Every line in the entries where "Zealand" is found should be copied.

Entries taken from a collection
|---|

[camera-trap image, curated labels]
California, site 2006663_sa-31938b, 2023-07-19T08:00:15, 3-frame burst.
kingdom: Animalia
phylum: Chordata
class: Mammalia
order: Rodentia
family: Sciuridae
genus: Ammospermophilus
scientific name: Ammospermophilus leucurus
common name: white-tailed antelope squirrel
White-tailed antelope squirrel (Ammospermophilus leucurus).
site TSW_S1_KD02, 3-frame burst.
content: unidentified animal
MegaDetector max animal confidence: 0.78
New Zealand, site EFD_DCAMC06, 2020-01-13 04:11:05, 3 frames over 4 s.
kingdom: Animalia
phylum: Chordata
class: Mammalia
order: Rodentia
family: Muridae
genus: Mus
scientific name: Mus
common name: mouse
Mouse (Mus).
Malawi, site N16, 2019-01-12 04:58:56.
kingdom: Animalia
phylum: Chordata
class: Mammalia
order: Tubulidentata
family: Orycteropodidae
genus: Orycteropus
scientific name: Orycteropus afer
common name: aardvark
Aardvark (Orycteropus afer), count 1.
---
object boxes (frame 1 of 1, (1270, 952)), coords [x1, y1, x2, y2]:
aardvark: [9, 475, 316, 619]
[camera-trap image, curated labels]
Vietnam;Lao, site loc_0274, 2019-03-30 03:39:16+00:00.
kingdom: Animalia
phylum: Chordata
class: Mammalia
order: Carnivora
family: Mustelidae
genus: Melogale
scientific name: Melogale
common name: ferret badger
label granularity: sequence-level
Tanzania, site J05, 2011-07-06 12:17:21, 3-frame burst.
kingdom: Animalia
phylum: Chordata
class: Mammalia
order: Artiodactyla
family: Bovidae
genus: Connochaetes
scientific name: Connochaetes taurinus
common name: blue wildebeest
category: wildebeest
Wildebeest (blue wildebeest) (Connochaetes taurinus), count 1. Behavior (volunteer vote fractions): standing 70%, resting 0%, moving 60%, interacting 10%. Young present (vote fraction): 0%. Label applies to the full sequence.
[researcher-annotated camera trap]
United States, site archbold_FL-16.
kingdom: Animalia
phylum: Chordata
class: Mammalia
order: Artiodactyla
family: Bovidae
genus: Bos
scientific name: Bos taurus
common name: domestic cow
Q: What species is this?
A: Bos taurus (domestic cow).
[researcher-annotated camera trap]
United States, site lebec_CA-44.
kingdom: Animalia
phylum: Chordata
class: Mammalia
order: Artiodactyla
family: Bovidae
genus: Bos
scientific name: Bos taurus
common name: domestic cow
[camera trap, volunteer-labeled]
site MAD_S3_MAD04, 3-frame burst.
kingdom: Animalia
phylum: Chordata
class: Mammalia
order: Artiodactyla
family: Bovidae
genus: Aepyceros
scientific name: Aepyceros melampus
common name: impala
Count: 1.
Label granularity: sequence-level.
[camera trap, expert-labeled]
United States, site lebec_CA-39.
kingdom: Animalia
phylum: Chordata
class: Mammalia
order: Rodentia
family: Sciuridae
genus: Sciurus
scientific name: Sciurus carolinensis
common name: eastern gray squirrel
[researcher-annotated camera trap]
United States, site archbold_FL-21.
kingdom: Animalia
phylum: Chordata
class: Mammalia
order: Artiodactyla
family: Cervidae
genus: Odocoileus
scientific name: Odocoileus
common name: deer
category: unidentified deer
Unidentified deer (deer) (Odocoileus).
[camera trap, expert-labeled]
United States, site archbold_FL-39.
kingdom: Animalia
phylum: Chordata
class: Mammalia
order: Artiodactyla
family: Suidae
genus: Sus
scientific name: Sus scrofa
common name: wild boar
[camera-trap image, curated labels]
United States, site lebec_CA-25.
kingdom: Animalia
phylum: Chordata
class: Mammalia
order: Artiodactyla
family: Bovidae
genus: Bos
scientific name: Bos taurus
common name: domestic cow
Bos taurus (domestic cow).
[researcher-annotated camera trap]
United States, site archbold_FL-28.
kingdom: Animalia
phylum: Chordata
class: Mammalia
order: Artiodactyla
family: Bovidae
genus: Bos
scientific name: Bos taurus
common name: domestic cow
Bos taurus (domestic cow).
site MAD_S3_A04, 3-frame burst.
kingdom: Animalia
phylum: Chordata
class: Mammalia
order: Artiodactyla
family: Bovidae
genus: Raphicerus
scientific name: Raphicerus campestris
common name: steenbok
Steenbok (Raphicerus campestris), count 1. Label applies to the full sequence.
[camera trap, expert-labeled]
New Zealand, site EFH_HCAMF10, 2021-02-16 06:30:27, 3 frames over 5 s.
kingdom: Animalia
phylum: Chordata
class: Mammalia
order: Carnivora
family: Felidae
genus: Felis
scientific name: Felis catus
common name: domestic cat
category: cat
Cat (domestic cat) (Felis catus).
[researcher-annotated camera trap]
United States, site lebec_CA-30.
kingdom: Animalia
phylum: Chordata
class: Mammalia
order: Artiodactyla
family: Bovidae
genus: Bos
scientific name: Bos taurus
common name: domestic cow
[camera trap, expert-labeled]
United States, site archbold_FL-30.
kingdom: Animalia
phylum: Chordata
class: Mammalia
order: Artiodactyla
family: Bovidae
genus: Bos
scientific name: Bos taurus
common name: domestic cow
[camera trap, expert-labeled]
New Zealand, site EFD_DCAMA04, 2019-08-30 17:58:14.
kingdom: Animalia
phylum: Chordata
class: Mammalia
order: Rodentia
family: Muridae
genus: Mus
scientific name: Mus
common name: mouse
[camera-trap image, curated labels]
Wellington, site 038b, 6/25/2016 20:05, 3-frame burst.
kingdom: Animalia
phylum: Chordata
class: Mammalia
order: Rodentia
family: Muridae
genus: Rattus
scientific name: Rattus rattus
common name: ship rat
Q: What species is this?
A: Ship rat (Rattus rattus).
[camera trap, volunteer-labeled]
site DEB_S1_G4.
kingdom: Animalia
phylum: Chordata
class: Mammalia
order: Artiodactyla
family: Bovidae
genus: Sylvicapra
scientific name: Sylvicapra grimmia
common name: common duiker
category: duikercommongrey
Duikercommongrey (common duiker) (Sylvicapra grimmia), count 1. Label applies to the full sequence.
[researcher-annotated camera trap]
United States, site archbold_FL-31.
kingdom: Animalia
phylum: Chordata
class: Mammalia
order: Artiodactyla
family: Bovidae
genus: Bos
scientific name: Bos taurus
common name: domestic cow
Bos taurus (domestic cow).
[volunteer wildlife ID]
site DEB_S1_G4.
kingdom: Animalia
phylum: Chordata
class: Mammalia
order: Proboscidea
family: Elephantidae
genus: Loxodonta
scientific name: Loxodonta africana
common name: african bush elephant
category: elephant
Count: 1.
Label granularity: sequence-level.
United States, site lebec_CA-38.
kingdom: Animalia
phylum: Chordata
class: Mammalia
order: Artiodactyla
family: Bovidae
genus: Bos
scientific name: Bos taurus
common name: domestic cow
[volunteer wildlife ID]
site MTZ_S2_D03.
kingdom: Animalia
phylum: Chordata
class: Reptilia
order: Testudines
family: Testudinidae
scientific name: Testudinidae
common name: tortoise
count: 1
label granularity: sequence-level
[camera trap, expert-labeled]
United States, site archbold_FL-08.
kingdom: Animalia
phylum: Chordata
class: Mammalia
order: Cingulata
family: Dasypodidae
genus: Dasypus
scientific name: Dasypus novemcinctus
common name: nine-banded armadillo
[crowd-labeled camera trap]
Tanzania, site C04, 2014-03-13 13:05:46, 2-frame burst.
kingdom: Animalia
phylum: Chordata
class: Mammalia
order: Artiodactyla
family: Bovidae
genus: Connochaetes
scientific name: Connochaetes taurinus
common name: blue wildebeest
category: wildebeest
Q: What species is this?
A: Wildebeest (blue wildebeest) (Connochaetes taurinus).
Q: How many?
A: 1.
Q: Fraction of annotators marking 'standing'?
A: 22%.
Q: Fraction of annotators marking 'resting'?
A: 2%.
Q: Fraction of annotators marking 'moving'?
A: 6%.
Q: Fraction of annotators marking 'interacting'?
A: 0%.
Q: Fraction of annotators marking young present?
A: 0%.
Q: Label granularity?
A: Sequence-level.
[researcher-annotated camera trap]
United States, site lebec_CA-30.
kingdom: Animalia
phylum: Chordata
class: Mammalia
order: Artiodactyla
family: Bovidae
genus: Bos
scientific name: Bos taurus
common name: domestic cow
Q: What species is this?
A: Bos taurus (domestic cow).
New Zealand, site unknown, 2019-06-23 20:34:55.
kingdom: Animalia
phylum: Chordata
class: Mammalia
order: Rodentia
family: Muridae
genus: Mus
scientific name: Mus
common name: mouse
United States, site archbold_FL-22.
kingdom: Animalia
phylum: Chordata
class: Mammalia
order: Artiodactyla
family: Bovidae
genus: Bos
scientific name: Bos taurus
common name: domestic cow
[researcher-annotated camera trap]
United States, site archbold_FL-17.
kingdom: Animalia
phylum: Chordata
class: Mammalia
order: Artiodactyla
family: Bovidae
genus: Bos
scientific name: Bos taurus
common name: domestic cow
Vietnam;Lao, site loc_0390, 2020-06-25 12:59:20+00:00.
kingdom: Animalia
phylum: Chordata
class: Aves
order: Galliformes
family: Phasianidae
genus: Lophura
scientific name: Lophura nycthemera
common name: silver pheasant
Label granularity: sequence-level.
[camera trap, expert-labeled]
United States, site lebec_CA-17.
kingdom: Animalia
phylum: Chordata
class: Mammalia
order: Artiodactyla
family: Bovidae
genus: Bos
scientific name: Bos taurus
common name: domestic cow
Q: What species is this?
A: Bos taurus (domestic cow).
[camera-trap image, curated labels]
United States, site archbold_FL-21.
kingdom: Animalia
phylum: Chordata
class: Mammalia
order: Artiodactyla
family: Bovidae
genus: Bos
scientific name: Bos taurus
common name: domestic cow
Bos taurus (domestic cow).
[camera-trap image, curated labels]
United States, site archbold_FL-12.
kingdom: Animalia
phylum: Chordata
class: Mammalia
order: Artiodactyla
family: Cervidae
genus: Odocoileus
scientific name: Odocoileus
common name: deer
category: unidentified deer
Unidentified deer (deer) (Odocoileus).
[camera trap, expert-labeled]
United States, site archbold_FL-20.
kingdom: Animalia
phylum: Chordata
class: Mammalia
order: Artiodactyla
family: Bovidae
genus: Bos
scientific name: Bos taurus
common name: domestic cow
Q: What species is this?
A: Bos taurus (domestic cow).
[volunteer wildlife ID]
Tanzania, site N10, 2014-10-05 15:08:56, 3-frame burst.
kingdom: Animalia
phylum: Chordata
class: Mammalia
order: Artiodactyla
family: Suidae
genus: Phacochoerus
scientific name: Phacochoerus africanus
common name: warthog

|---|

◆ RESPONSE AREA:
New Zealand, site EFD_DCAMC06, 2020-01-13 04:11:05, 3 frames over 4 s.
New Zealand, site EFH_HCAMF10, 2021-02-16 06:30:27, 3 frames over 5 s.
New Zealand, site EFD_DCAMA04, 2019-08-30 17:58:14.
New Zealand, site unknown, 2019-06-23 20:34:55.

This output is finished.